__Provided records__.
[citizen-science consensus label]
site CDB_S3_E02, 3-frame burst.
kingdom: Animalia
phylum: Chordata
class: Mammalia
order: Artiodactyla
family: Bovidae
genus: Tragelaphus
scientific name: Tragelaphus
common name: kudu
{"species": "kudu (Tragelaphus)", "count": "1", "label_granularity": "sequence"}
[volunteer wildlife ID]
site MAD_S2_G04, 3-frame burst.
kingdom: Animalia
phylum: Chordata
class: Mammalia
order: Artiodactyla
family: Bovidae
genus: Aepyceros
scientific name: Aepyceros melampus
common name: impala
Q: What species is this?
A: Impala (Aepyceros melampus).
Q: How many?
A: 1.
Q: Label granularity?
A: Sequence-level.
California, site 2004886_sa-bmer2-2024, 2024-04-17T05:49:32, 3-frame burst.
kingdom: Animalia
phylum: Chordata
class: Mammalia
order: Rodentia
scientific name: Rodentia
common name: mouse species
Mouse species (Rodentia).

__Goal of the exercise__.
Write out the records once more, precisely as they stand.

__Result__.
[citizen-science consensus label]
site CDB_S3_E02, 3-frame burst.
kingdom: Animalia
phylum: Chordata
class: Mammalia
order: Artiodactyla
family: Bovidae
genus: Tragelaphus
scientific name: Tragelaphus
common name: kudu
{"species": "kudu (Tragelaphus)", "count": "1", "label_granularity": "sequence"}
[volunteer wildlife ID]
site MAD_S2_G04, 3-frame burst.
kingdom: Animalia
phylum: Chordata
class: Mammalia
order: Artiodactyla
family: Bovidae
genus: Aepyceros
scientific name: Aepyceros melampus
common name: impala
Q: What species is this?
A: Impala (Aepyceros melampus).
Q: How many?
A: 1.
Q: Label granularity?
A: Sequence-level.
California, site 2004886_sa-bmer2-2024, 2024-04-17T05:49:32, 3-frame burst.
kingdom: Animalia
phylum: Chordata
class: Mammalia
order: Rodentia
scientific name: Rodentia
common name: mouse species
Mouse species (Rodentia).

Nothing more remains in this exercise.